Saved entries:

— Start —

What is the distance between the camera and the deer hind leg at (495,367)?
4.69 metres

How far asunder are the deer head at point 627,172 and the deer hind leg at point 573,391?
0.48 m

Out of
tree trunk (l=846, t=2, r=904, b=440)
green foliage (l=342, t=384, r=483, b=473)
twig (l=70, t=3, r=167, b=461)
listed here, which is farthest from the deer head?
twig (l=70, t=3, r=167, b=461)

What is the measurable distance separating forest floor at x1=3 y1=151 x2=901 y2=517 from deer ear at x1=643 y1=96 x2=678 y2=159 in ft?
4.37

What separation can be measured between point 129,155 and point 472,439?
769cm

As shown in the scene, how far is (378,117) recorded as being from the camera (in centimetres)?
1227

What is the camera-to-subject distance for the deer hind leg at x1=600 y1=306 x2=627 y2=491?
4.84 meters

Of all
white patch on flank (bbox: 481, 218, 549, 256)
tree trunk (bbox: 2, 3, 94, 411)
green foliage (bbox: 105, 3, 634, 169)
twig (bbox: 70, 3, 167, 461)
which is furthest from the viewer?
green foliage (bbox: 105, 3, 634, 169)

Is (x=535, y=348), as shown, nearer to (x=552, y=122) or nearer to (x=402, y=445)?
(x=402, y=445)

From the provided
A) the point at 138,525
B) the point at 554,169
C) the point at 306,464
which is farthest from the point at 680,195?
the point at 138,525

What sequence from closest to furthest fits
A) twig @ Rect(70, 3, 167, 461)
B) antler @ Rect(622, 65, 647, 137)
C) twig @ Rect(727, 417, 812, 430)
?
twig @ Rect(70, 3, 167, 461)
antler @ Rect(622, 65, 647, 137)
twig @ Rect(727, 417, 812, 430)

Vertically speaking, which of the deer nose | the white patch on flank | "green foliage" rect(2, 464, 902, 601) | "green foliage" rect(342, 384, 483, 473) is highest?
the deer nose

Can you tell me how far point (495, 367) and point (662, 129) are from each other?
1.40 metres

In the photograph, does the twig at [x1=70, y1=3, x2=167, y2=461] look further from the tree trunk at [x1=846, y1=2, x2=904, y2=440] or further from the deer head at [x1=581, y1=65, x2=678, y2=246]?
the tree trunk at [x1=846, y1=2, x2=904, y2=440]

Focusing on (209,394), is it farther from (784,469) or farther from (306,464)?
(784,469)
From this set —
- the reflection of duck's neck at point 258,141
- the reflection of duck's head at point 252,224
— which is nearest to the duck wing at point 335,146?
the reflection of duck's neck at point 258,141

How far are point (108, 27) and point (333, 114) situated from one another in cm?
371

— End —

Reproduce every line of the material above verbatim, omitting nothing.

What is the distance between the camera and the deer hind leg at (495,367)?
4.69 metres

How far asunder are the deer head at point 627,172 and the deer hind leg at point 573,391?
0.48 m

Out of
tree trunk (l=846, t=2, r=904, b=440)
green foliage (l=342, t=384, r=483, b=473)
twig (l=70, t=3, r=167, b=461)
listed here, which is farthest from the deer head?
twig (l=70, t=3, r=167, b=461)

What is the measurable distance separating forest floor at x1=3 y1=151 x2=901 y2=517 from deer ear at x1=643 y1=96 x2=678 y2=159 in ft?
4.37

What separation can be measured between point 129,155 and point 472,439?
769cm

As shown in the scene, how far is (378,117) recorded as being from the camera (in centimetres)?
1227

What is the camera-to-subject distance for the deer hind leg at x1=600 y1=306 x2=627 y2=491?
4.84 meters

Of all
white patch on flank (bbox: 481, 218, 549, 256)
tree trunk (bbox: 2, 3, 94, 411)
green foliage (bbox: 105, 3, 634, 169)
twig (bbox: 70, 3, 167, 461)
which is furthest from the viewer?
green foliage (bbox: 105, 3, 634, 169)

Is (x=535, y=348), as shown, nearer to (x=552, y=122) or nearer to (x=402, y=445)?
(x=402, y=445)

From the provided
A) the point at 138,525
B) the point at 554,169
C) the point at 306,464
which is farthest from the point at 680,195?
the point at 138,525

What sequence from closest to furthest fits
A) twig @ Rect(70, 3, 167, 461)
B) antler @ Rect(622, 65, 647, 137)
C) twig @ Rect(727, 417, 812, 430)
?
twig @ Rect(70, 3, 167, 461)
antler @ Rect(622, 65, 647, 137)
twig @ Rect(727, 417, 812, 430)

Vertically speaking, which of the deer nose | the white patch on flank | "green foliage" rect(2, 464, 902, 601) | "green foliage" rect(342, 384, 483, 473) is highest?
the deer nose

Can you tell me how far point (495, 367) and point (662, 129) are from each other?
1.40 metres

In the photograph, does the twig at [x1=70, y1=3, x2=167, y2=461] look further from the tree trunk at [x1=846, y1=2, x2=904, y2=440] or further from the deer head at [x1=581, y1=65, x2=678, y2=246]?
the tree trunk at [x1=846, y1=2, x2=904, y2=440]

Focusing on (209,394), is it farther from (784,469) or farther from (306,464)?
(784,469)
From this set —
- the reflection of duck's neck at point 258,141
- the reflection of duck's head at point 252,224
— which is nearest to the duck wing at point 335,146?
the reflection of duck's neck at point 258,141

How far are point (108, 27) and point (333, 114) situated from one another in cm?
371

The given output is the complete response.